Textbooks on Perl/Python

Alex Martelli aleax at aleax.it
Sat Nov 2 04:55:31 EST 2002


Alessandro Bottoni wrote:

> Alle 23:53, venerdì 1 novembre 2002, Jalab ha scritto:
>> Greetings all,
>> Any help in finding a university level textbook on the subject of
>> "Scripting languages" I am mainly looking for a book that covers Perl
>> and Python only as the 2 main scripting languages and that is written
>> for students, i.e. chapter summary, exercises, etc. I hate to force my
>> student to buy and study from two separate books.
>>
> 
> I do not know about Perl (I just keep myself away from it, if possible).
> Regarding Python there are at least two very good
> beginner's level books:
> 
> Learning Python
> Mark Lutz + David Ascher
> O'Reilly
> 
> Learn to program using Python
> Alan Gauld
> Addison Wesley
> 
> Neither one of them includes exercises or any other feature specifically
> intended for university students, unfortunately.

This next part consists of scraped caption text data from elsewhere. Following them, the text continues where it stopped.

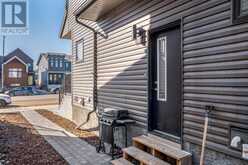 20708 Main Street SE Calgary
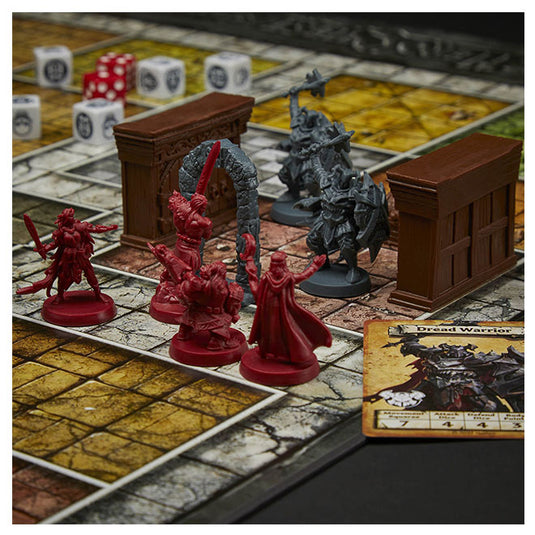 HeroQuest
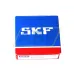 Подшипник шариковый радиальный однорядный 6203-RSH SKF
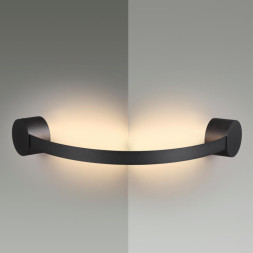 Бра Odeon Light HIGHTECH 6667/12WL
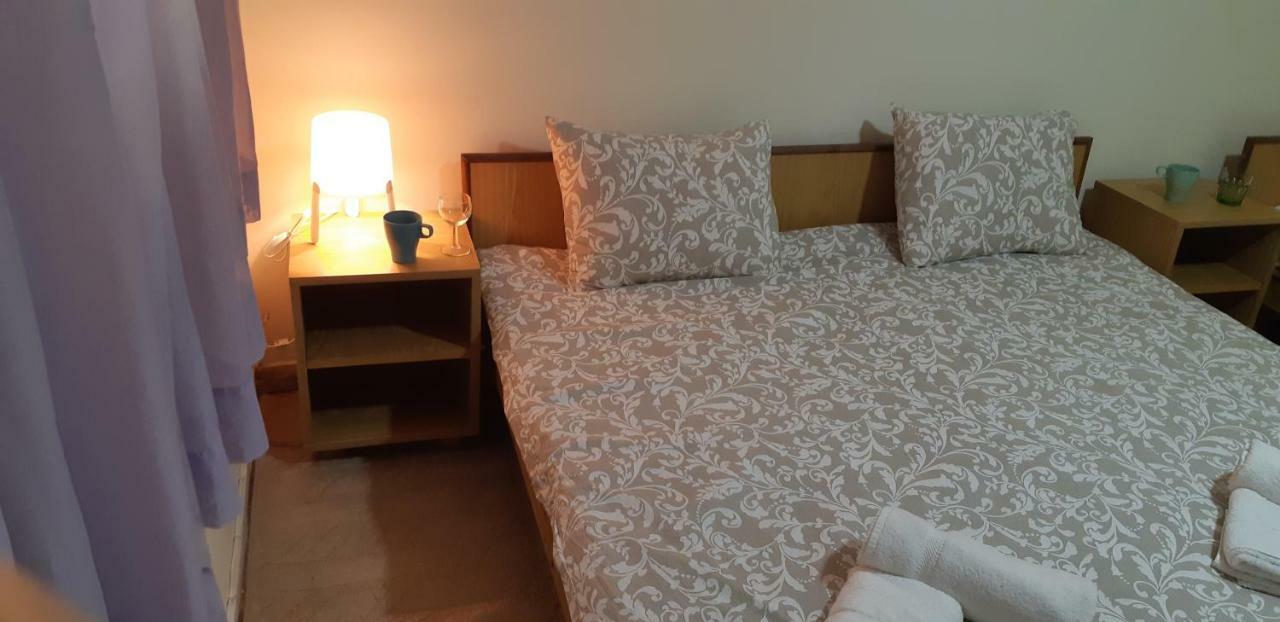 Apartman Kucica Za Odmor , Draskovic Vrnjačka Banja Εξωτερικό φωτογραφία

One that does include exercises and IS slanted towards university
students, particularly ones just learning to program with Python
as a first language, is Deitel and Deitel's "Python How to Program".

I'm ambivalent about it -- I was a tech reviewer so cannot be
unbiased, I guess.  On the minus side (from my POV), it's HUGE
(I like smaller books better than larger ones) and some of the
advice and framing it gives is more appropriate to other
languages (more "static" than Python) than to Python itself.  On
the plus side, it's quite thorough and, well, didactic.  I'm
helping a friend, bright but not a programmer, learn programming
with Python, and she tells me that, while she liked Gauld's book,
when it was done she felt still far from secure with Python and
with programming -- good on the overall view, scarce, from her
point of view, on the nitty-gritty.  She's now proceeding with
"How to think like a computer scientist" (Python edition) from
the net, and so far is pretty happy about how it complements
Gauld's text, with more details &c.  But if one wants just one
book, this seems to count as a defect of Gauld's text; Deitel
and Deitel, I think, would not suffer from it -- if and when a
student manages to work all through it, I think the student WILL
feel pretty confident in their mastery of the subject.

Another book worth mentioning in this context is Magnus Lie
Hetland's "Practical Python".  Again I can't be unbiased about
it (because I was a technical reviewer for it, too, AND because
I think of Magnus as a friend though we've never met face to
face).  It does lack chapter exercises, and it IS a pretty big
book, but I like the informal, communication-rich style, and I
think it's didactically very valid.  Half the book (the half I
didn't tech-review) is made up of completely worked-out
*significant* examples: if one appreciates this didactical
device, it's hard to find it better used than in Magnus' book
(personally, I'm of two minds about it; overall I think I prefer
many small toy examples rather than fewer larger significant
ones, but I surely know many people whose preferences are for
examples that are actually useful working programs).

But this still doesn't answer the OP's request for a book that
teaches BOTH Perl and Python, particularly one with all the
typical devices used in university textbooks, such as per-chapter
exercises.  I don't think such a book exists, and for a good
reason: tiny demand.  Not for the 'exercises' part, which would
be a good thing to consider for anybody writing textbooks, of
course.  No, the problem is with having a single book teach two
disparate languages.  I have a few such books and invariably they
gather dust somewhere in the back rows of my shelves... by
trying to do two things at once, they generally can't do either
as well as a book that focuses on just one of them.


> BTW, this would be an opportunity to write such a book, maybe as a
> collective effort coordinated by the educational SIG (special interest
> group) of python, maybe starting from the very good book of Alan Gauld.
> This approach could cope with the small market available for the book.

And where would you find the volunteers, experienced AND happy
with both Perl and Python, to do the writing?  Quite a few
Pythonistas do have Perl experience, but few have any _liking_
for it (there are surely exceptions, such as our homonym who's
now working for our previous employer, but I have my doubts that
there are enough of them...).

> (Here, I suppose you need a book devoted to programming with Perl or
> Python, not a book on creating language interpreters).

A book with a definitely-tiny market BUT perhaps enough enthusiasm
level among prospective authors to make it a reality would indeed
be one explaining how to write interpreters in C and Java, using
Classic Python and Jython as the worked-out examples;-).